Лавка тут погасла со всей своей мануфактурой. Погас Сансет-бульвар. Вместо него стал обширно развиваться закат личности, крах существования. В огненных его зубах разминались мягкие ткани, отщелкивались ногти в количестве гораздо большем, чем данные каждому двадцать штучек. Вдруг какое-то зелененькое пятнышко обнаружилось на периферии, нечто крошечное, как «бабуля-мамуля». Все, что было еще непрожеванного, рванулось туда: спасите, спасите! В пятнышке зазвучала какая-то струна и – преодолела! Вновь появилась лавка со шмотками и зеркалами, и Тихомир увидел свое собственное отражение в длинной зевоте рта и всех лицевых мышц. Агамик дружески улыбался. Завхозов скромно торжествовал: «Ну вот, теперь ты видишь, Тих, чему нас учат в Энском».
Разлили по тонким стаканам «Джонни Уокера», или, как выговаривал Завхозов, «Иохни Валькера».
«Что, английскому там вас совсем не учат?» – продолжал диссидентствовать Буревятников. «А на хуя?» – удивился Завхозов. Агамик, тра-та-та, прошелся тесаком по колбасенции, тоже неплохая школа. «Закусывайте, чуваки, а то до коек не доберетесь!»
Жуя с солидностью партийного человека, Завхозов продолжил развитие концепции развала всего нашего священного: «Все-таки нельзя допустить коррозии кадров, а ведь кадры здорово устали. Возьмите хоть меня, мужики: перевожу крупные суммы, а суточных получаю с гулькин нос. Разве об этом мечтали для своих внуков наши деды, железные чекисты? Компетентная группа разрабатывает разные варианты революции органов против застойной атмосферы. С этой целью приходится выходить на разных отвратительных личностев. Что, и русскому, говоришь, не учат? Эх ты, говнюк! Поезжай в Западный Берлин, увидишь, сколько там наших сидит на валютном деле. Придет день крушения всенародных памятников, но мы встретим его во всеоружии, чтобы результатами великих преобразований не воспользовалась всякая шваль человеческая, вроде Сашки Корбаха.
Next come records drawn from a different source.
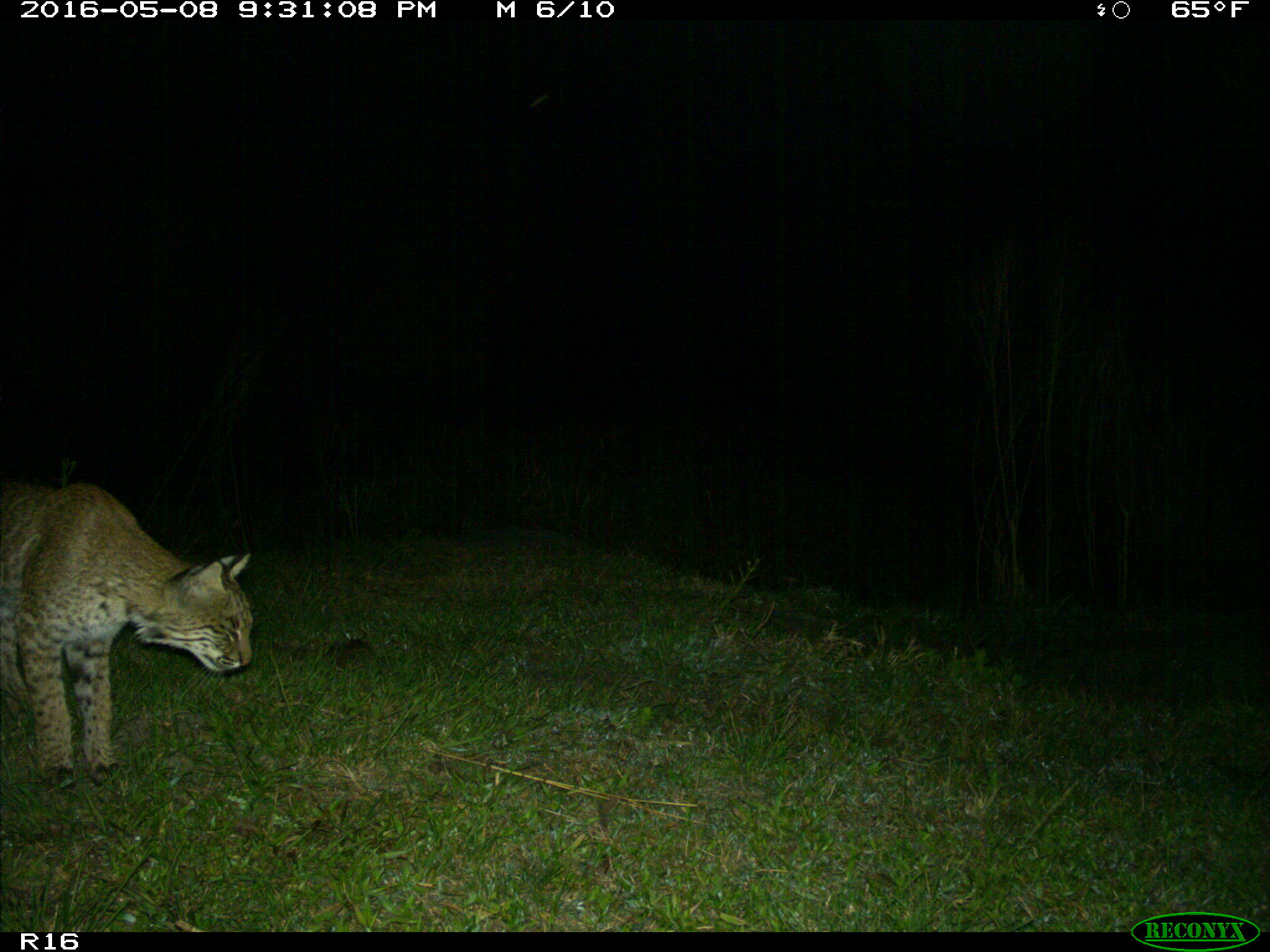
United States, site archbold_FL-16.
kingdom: Animalia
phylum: Chordata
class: Mammalia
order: Carnivora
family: Felidae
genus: Lynx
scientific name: Lynx rufus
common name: bobcat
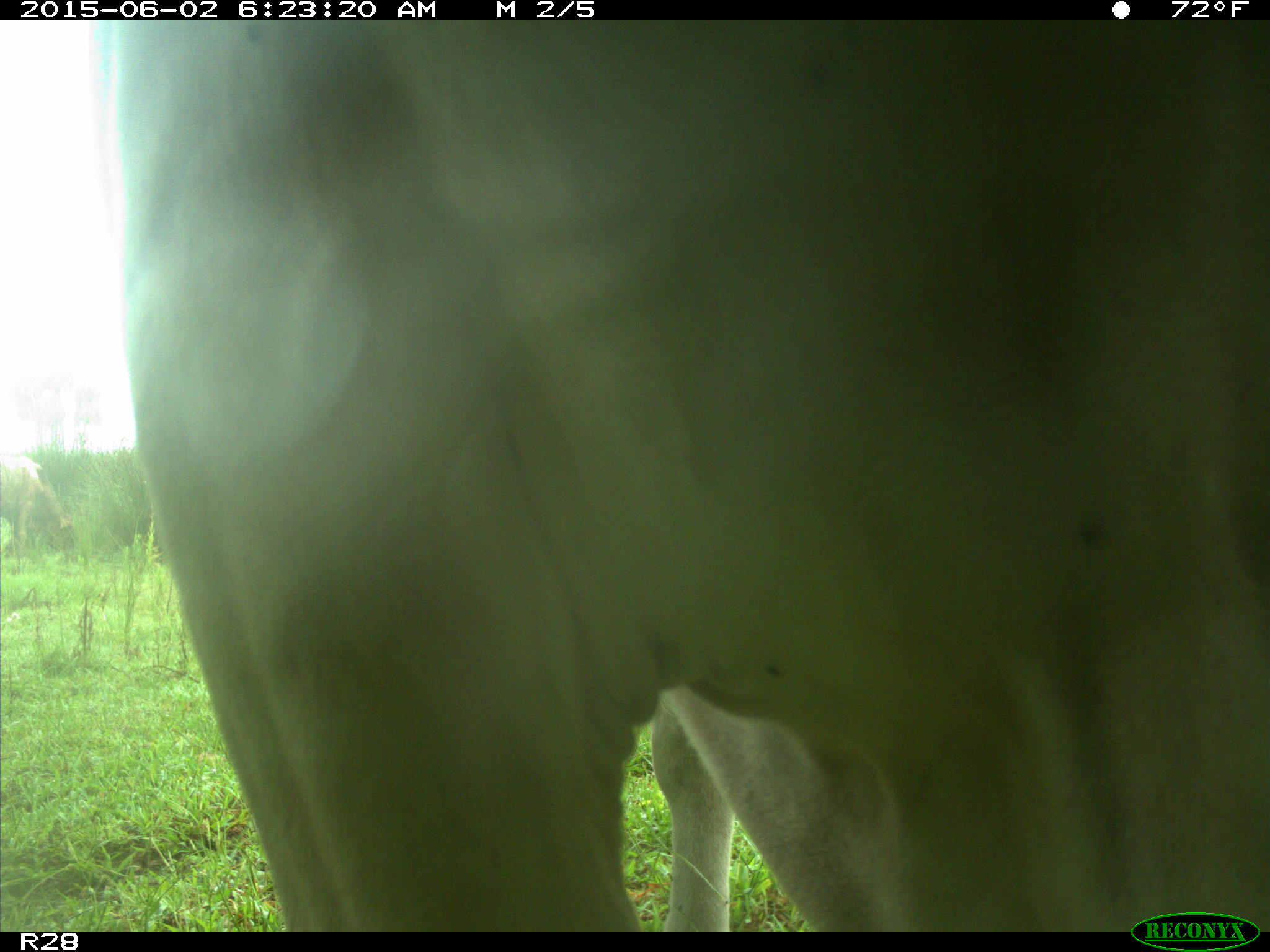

Вот кому надо прямо под горло поставить вопрос: с кем вы, мастера культуры? Выпьем за второе рождение нашего друга Буревятникова! Вот ты-то, Тих, и спросишь с гада!»
С товарищем Завхозовым тут стала тоже происходить странная метаморфоза. Повис, как пустой костюм. Болтаются рукава, штанины. Галстучек дурит, норовит перекрыть кислород. Тихореша Буревятников тянет вверх обезьяньей лапой, заглядывает в то, что осталось, в лицо недюжинной головы: «Да как вы смеете, бляди, в вашем вонючем Энском покушаться на кумира нашего поколения?» – «Кончай, Тих, не компрометируй заведение!» – Агамик пытался стащить вниз Завхозова за болтающиеся ботинки. Буревятников тогда сбросил человека с семафора руки. «Ну что, хлопцы, пойдем прогуляемся? – предложил представитель советской власти. – Третий день здесь, а города, считай, не видел. Женские группы тут у нас есть?»
Трудно сказать, что этот подполковник имел в виду, однако женское присутствие на Сансет-бульваре имело место. Над плоскими его крышами возлежала на боку популярнейшая писательница длиной не менее восьмидесяти ярдов. Полсотни поставленных в ряд корешками вперед ее романов поддерживали великолепное тело. Текст рекламного щита «You couldn’t put it down, could you?»[91] двусмысленно поигрывал светящейся краской. По соседству предлагался другой ходовой товар. Горлом вверх и горлом вниз торчала «Столичная» с ударением почему-то на предпоследнем слоге. Ковбои смолили свои бычки в никотинной идиллии графства Мальборо. Тигр выпрыгивал из струи бензина «Эксон», вуаля!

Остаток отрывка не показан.